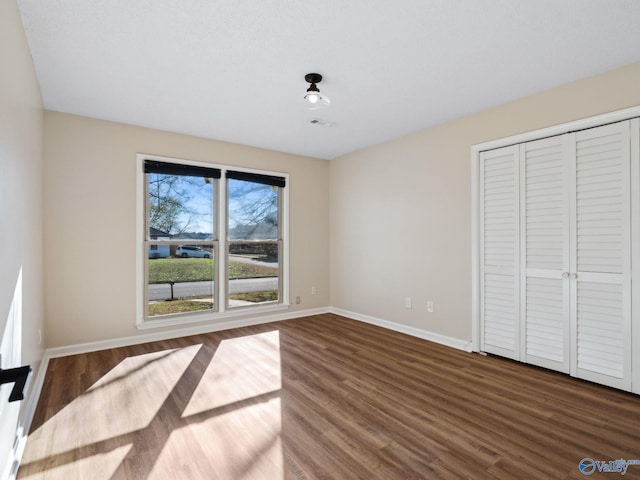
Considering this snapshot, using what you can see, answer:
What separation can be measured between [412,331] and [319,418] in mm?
2333

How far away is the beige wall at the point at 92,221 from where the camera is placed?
3.55m

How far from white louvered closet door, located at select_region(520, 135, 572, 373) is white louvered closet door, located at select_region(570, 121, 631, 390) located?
0.09 metres

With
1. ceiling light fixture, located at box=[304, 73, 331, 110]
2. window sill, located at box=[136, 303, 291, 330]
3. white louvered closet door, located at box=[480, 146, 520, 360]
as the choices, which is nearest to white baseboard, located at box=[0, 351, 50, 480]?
window sill, located at box=[136, 303, 291, 330]

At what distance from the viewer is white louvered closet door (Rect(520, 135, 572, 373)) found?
3023 millimetres

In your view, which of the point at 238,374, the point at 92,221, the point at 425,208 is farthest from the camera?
the point at 425,208

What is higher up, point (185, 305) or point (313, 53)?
point (313, 53)

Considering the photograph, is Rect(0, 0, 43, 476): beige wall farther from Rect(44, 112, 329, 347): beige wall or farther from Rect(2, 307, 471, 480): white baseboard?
Rect(44, 112, 329, 347): beige wall

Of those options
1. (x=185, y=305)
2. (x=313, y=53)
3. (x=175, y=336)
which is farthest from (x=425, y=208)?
(x=175, y=336)

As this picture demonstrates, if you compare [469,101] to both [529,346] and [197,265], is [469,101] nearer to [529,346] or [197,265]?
[529,346]

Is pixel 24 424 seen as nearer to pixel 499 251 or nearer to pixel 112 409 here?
pixel 112 409

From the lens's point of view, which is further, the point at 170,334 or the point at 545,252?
the point at 170,334

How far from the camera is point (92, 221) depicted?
3.75 meters

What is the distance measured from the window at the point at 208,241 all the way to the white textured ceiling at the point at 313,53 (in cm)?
100

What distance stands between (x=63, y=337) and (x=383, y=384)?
3389mm
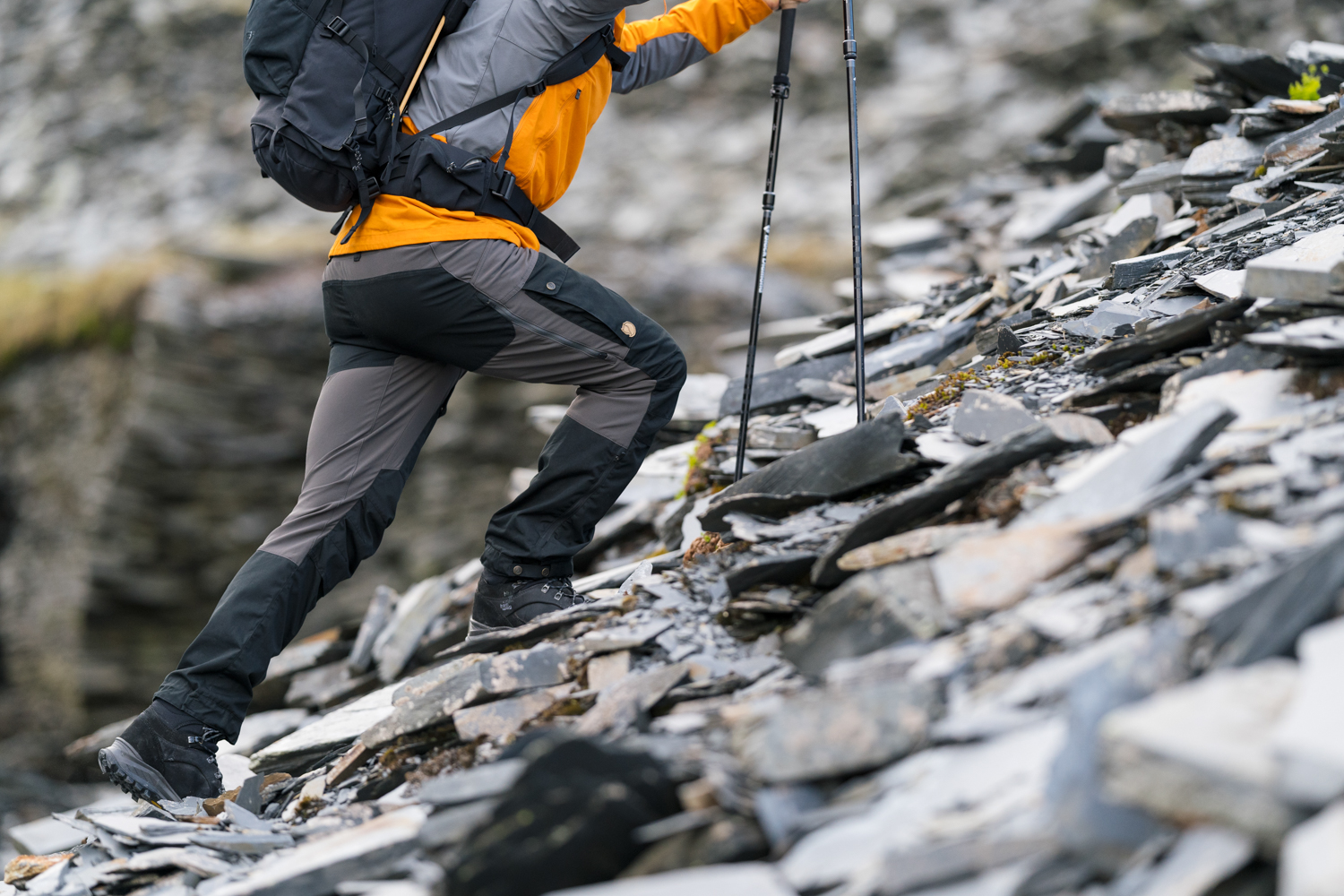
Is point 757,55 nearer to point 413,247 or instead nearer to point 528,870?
point 413,247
- - - -
▶ _PROBLEM REQUIREMENTS_:
Repeat the data above, replacing every occurrence of "white louvered closet door" with "gray sliding closet door" and leaving everything else unchanged. Omit the pictures.

▶ _COMPLETE RESPONSE_:
Considering this snapshot, using what you can see, answer:
What separation can be measured between [412,331] and [319,418] in mm?
2333

How far away is the beige wall at the point at 92,221 from where the camera is placed?
3.55m

How far from gray sliding closet door, located at select_region(520, 135, 572, 373) is gray sliding closet door, located at select_region(570, 121, 631, 390) located?
0.09 metres

With
1. ceiling light fixture, located at box=[304, 73, 331, 110]
2. window sill, located at box=[136, 303, 291, 330]
3. gray sliding closet door, located at box=[480, 146, 520, 360]
as the choices, which is nearest to white baseboard, located at box=[0, 351, 50, 480]?
window sill, located at box=[136, 303, 291, 330]

At what distance from the viewer is gray sliding closet door (Rect(520, 135, 572, 373)) found?
3023 millimetres

In your view, which of the point at 238,374, the point at 92,221, the point at 425,208 is farthest from the camera?
the point at 425,208

What is higher up, point (185, 305) or point (313, 53)?
point (313, 53)

Considering the photograph, is Rect(0, 0, 43, 476): beige wall farther from Rect(44, 112, 329, 347): beige wall or farther from Rect(2, 307, 471, 480): white baseboard?
Rect(44, 112, 329, 347): beige wall

Of those options
1. (x=185, y=305)
2. (x=313, y=53)
3. (x=175, y=336)
which is farthest from (x=425, y=208)?
(x=175, y=336)

As this picture demonstrates, if you compare [469,101] to both [529,346] and [197,265], is [469,101] nearer to [529,346] or [197,265]?
[529,346]

Is pixel 24 424 seen as nearer to pixel 499 251 or nearer to pixel 112 409 here?
pixel 112 409

From the lens's point of view, which is further, the point at 170,334 or the point at 545,252?
the point at 170,334

How far from the camera is point (92, 221) depicted?
3.75 meters

What is the distance measured from the window at the point at 208,241 all the way to the white textured ceiling at the point at 313,53 (in cm)?
100

What distance stands between (x=63, y=337) and (x=383, y=384)?
3389mm
Is point 757,55 nearer to point 413,247 or instead nearer to point 528,870?
point 413,247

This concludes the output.